Geht es eigentlich nur mir so oder haben auch andere das Gefühl, dass die Diskussion zum DSGVO in Deutschland durchaus sehr zu kurz gekommen ist. Man wird über jeden Sch… aufgeklärt bis zum Stillstand der Hirnwindungen, aber hierzu habe ich ehrlich gesagt nicht allzuviel in den Medien wahrgenommen. Aber vielleicht habe ich auch einfach die letzten 2 Jahre darüber verschlafen. Es wäre sicherlich möglich gewesen, dieses Konstrukt von Gesetz so zu präzisieren, dass man uns diese Arbeit erspart hätte. Seis drum, jetzt habe ich meine Datenschutzerklärung entsprechend angepasst.
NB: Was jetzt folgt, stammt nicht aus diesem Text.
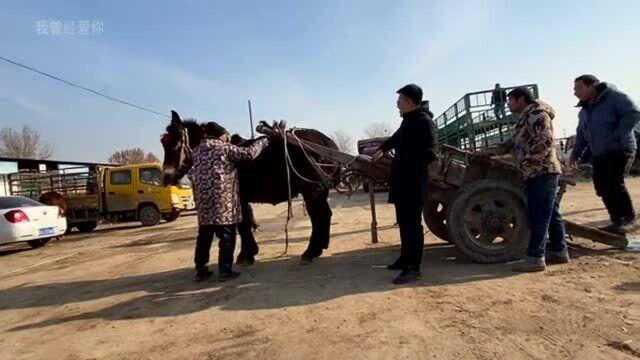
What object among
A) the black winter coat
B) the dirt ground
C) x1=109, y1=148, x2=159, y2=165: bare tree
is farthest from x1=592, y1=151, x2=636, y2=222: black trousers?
x1=109, y1=148, x2=159, y2=165: bare tree

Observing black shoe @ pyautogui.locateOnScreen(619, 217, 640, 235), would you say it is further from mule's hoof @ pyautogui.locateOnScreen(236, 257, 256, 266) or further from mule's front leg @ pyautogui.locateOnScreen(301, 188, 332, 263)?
mule's hoof @ pyautogui.locateOnScreen(236, 257, 256, 266)

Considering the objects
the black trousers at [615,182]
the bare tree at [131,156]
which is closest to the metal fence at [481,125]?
the black trousers at [615,182]

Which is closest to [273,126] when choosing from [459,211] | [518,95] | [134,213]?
[459,211]

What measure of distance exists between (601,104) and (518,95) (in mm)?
1468

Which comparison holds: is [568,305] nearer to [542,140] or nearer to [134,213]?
[542,140]

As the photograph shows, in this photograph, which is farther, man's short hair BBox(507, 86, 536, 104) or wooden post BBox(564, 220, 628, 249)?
wooden post BBox(564, 220, 628, 249)

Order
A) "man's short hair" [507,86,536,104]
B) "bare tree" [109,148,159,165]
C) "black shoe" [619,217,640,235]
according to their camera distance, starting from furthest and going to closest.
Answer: "bare tree" [109,148,159,165] → "black shoe" [619,217,640,235] → "man's short hair" [507,86,536,104]

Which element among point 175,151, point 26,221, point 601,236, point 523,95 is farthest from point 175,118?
point 26,221

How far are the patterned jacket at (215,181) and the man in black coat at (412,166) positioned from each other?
1810mm

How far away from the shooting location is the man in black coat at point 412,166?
15.6ft

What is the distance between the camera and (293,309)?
4.08 meters

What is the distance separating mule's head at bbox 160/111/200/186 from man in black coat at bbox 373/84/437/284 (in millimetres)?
2669

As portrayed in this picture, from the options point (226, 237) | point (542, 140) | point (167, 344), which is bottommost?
point (167, 344)

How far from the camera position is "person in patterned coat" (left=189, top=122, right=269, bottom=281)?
5344 mm
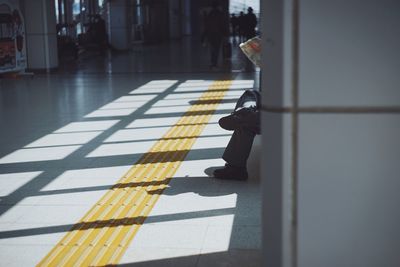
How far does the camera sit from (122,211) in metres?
4.19

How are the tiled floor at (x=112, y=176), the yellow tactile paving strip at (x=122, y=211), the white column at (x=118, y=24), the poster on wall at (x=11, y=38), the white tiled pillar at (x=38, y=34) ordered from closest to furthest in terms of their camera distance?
1. the yellow tactile paving strip at (x=122, y=211)
2. the tiled floor at (x=112, y=176)
3. the poster on wall at (x=11, y=38)
4. the white tiled pillar at (x=38, y=34)
5. the white column at (x=118, y=24)

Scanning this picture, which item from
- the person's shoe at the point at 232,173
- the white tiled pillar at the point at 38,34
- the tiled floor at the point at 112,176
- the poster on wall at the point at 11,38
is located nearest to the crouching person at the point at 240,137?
the person's shoe at the point at 232,173

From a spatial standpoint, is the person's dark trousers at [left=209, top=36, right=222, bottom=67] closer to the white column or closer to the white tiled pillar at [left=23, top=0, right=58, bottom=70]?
the white tiled pillar at [left=23, top=0, right=58, bottom=70]

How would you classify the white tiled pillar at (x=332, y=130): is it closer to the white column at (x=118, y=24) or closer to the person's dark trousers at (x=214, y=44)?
the person's dark trousers at (x=214, y=44)

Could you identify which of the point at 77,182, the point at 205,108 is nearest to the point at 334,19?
the point at 77,182

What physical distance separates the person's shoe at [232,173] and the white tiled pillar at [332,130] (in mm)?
2852

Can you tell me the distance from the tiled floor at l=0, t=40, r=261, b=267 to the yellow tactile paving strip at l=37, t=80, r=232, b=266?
8cm

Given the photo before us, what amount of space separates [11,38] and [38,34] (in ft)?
3.94

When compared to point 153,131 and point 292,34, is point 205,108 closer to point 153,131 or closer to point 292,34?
point 153,131

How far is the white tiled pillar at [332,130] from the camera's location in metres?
1.94

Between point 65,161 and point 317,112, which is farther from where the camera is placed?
point 65,161

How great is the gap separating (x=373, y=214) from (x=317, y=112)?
43 centimetres

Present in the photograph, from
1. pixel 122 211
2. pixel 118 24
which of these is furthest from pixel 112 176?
pixel 118 24

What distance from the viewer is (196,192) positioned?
4641mm
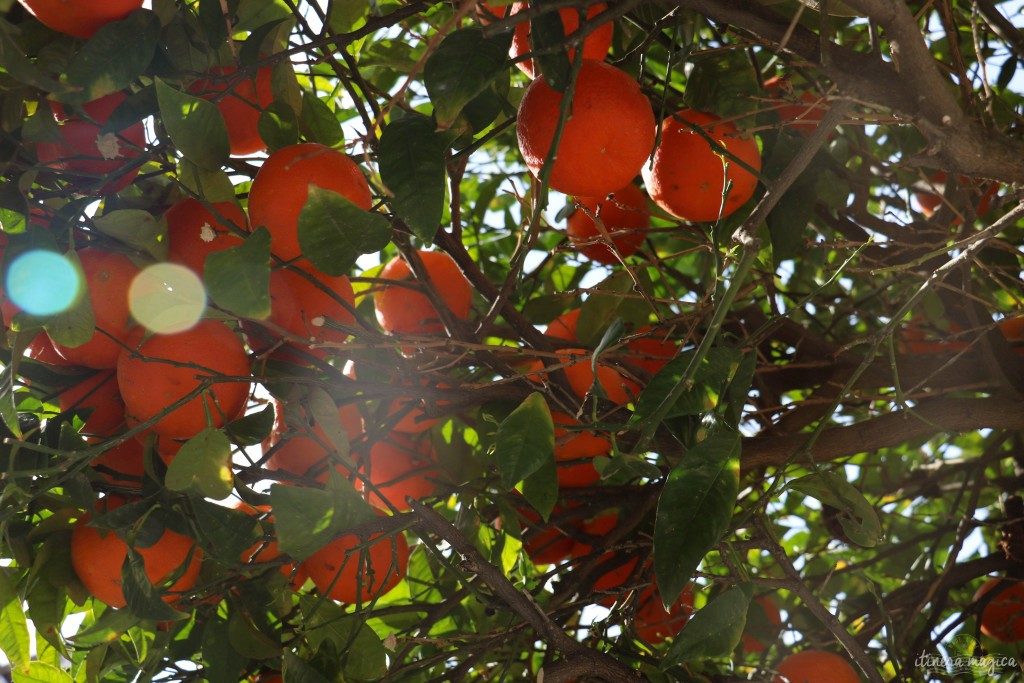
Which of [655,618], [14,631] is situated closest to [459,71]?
[14,631]

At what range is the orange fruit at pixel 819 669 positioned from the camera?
3.06 feet

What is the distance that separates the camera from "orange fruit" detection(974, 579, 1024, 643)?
1.18 meters

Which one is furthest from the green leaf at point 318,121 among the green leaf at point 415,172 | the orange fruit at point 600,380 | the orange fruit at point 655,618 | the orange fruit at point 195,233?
the orange fruit at point 655,618

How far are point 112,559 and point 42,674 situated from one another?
13 cm

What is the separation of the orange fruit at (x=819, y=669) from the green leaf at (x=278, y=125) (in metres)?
0.72

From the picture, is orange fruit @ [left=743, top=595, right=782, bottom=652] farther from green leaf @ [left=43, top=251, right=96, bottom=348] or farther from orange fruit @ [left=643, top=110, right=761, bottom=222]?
green leaf @ [left=43, top=251, right=96, bottom=348]

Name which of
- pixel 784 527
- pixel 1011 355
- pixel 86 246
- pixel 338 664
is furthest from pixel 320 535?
pixel 784 527

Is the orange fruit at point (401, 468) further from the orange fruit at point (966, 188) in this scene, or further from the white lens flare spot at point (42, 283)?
the orange fruit at point (966, 188)

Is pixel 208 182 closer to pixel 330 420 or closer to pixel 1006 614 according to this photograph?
pixel 330 420

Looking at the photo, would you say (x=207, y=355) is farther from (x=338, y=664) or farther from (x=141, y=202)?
(x=338, y=664)

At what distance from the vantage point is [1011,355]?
0.94 metres

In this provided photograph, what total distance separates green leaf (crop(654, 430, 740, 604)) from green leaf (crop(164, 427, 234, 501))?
0.33 m

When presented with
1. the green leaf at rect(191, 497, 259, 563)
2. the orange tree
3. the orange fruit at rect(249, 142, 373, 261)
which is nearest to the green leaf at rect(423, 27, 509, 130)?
the orange tree

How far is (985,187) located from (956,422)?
0.28 meters
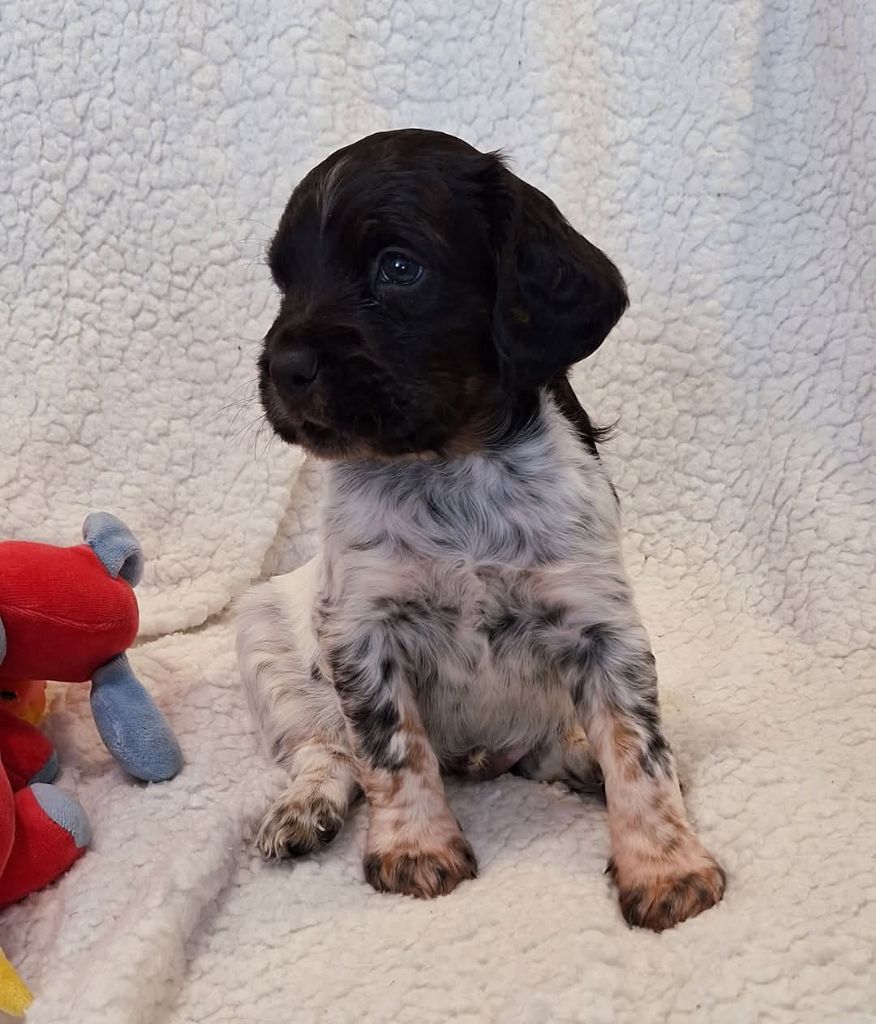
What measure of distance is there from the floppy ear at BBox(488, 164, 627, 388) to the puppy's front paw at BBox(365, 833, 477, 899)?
2.99 ft

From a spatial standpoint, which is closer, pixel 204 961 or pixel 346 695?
pixel 204 961

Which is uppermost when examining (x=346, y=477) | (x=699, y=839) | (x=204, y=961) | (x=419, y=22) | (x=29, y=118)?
(x=419, y=22)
Wer mir weiterhin folgt, macht dies auf der Basis der nunmehr veröffentlichten Erklärung unter dem Header „Datenschutz“. Wer sich damit nicht einverstanden erklären kann, dem bleibt dann nur mir nicht weiter zu folgen.

So und nun uns allen einen schönen sonnigen Restsonntag noch. Danach konzentriere ich mich dann wieder auf die Kernkompetenz meiner Bloggerei: nämlich gutes Essen.